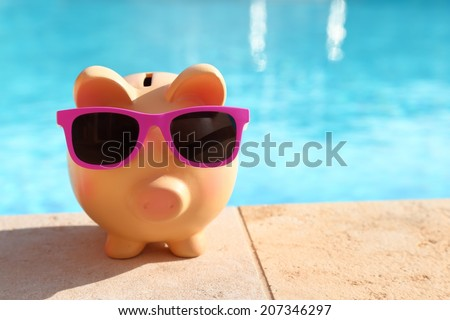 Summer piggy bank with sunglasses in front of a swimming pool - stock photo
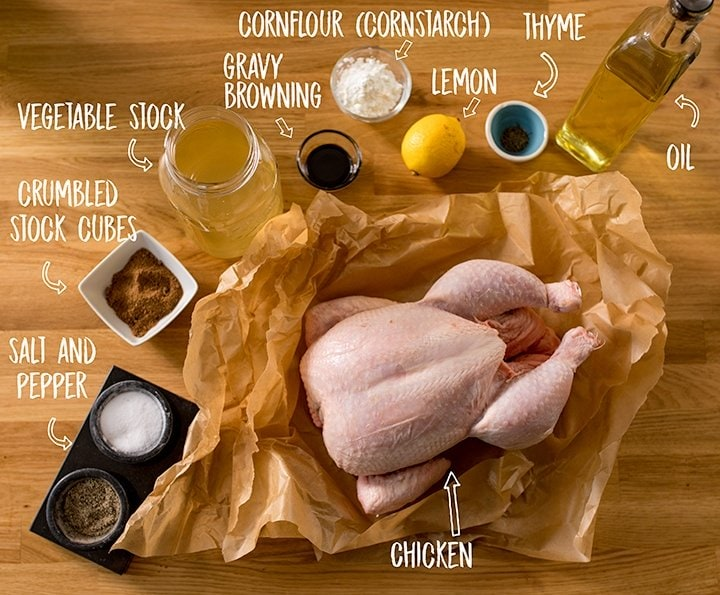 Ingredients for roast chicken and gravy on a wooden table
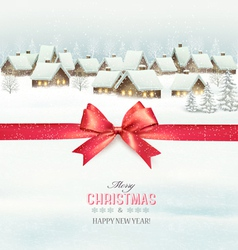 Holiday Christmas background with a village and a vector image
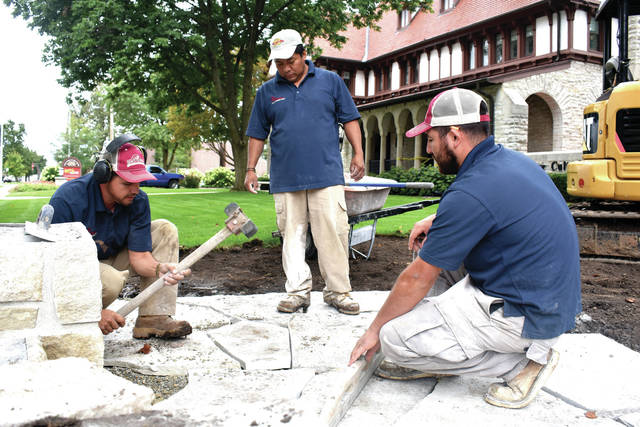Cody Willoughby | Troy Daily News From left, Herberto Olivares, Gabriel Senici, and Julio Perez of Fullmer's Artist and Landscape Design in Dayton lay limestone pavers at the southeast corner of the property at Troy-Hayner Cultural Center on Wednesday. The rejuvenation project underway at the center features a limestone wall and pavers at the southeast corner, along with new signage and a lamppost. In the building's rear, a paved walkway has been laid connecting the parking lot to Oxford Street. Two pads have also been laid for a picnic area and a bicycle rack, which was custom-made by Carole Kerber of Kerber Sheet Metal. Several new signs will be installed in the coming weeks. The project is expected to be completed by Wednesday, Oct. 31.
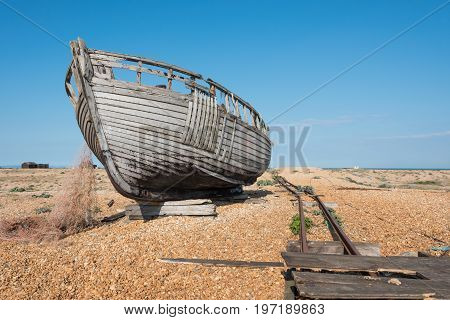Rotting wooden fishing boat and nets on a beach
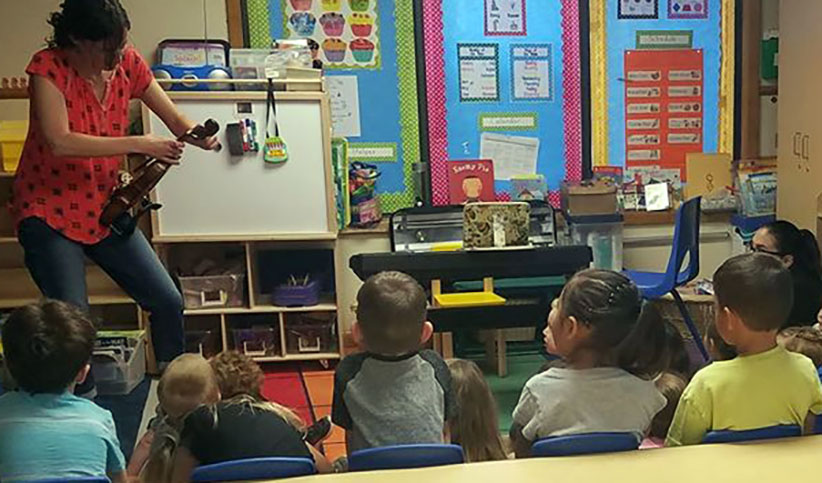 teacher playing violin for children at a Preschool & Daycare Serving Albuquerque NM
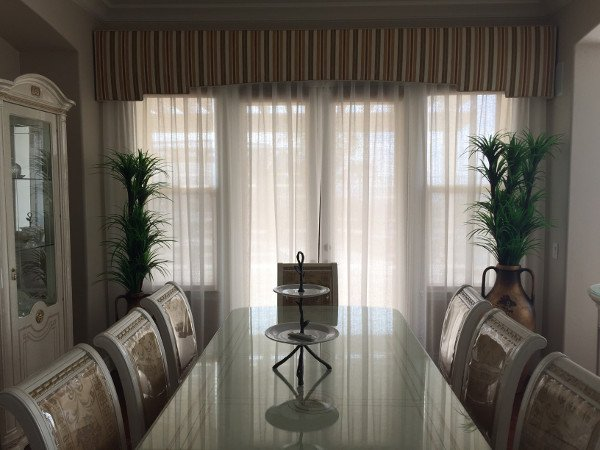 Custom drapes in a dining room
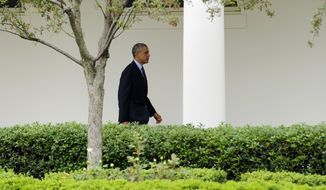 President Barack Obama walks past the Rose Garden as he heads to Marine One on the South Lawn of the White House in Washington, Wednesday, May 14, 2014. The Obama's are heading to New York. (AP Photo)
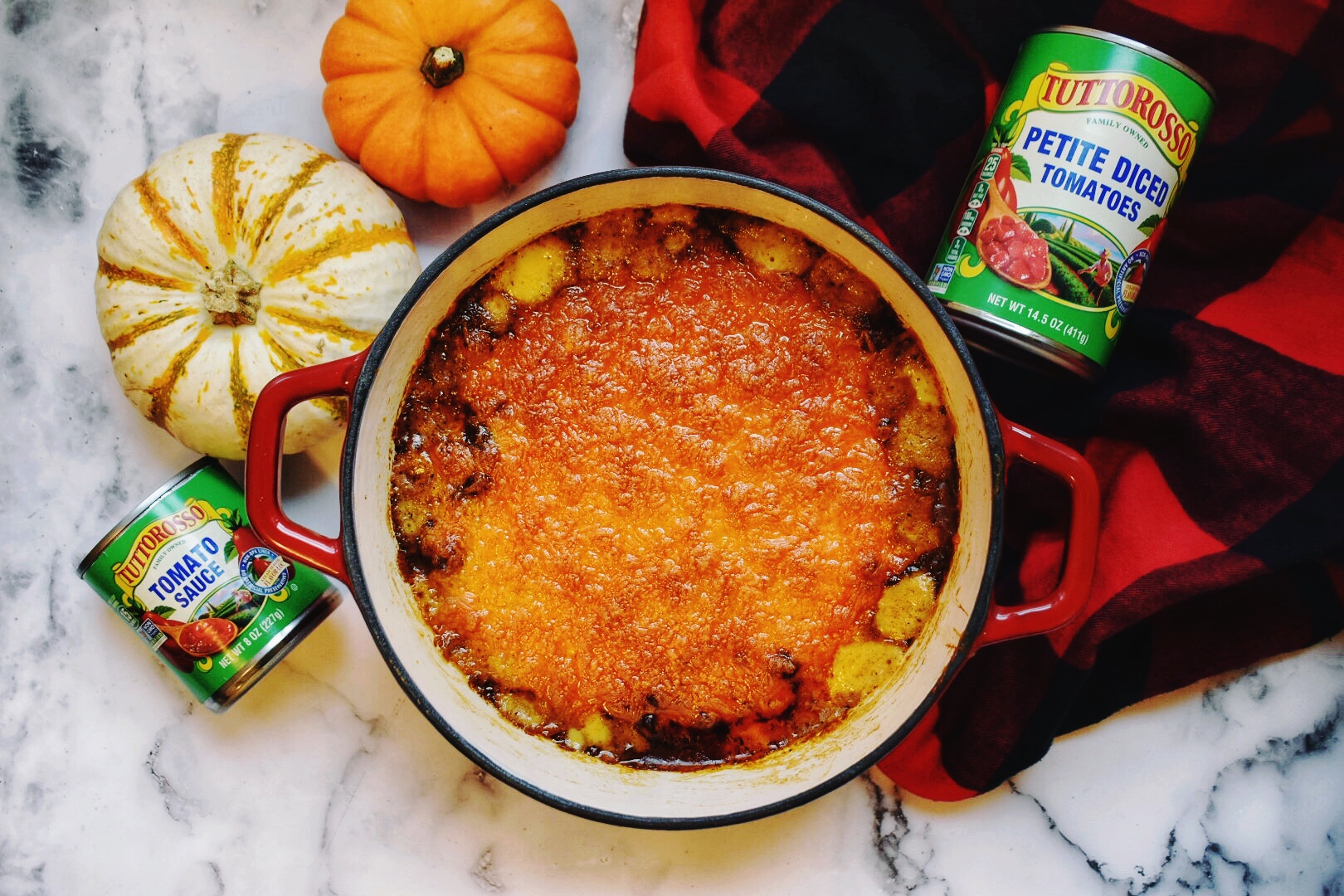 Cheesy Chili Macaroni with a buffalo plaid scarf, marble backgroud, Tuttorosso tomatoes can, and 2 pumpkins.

────────────────────────────────────────

Work to complete: Reproduce the material above from its first line through the line containing "Holiday Christmas background", both ends included, and skip every picture.

Answer to this task:
 Summer piggy bank with sunglasses in front of a swimming pool - stock photo
 Ingredients for roast chicken and gravy on a wooden table
 Holiday Christmas background with a village and a vector image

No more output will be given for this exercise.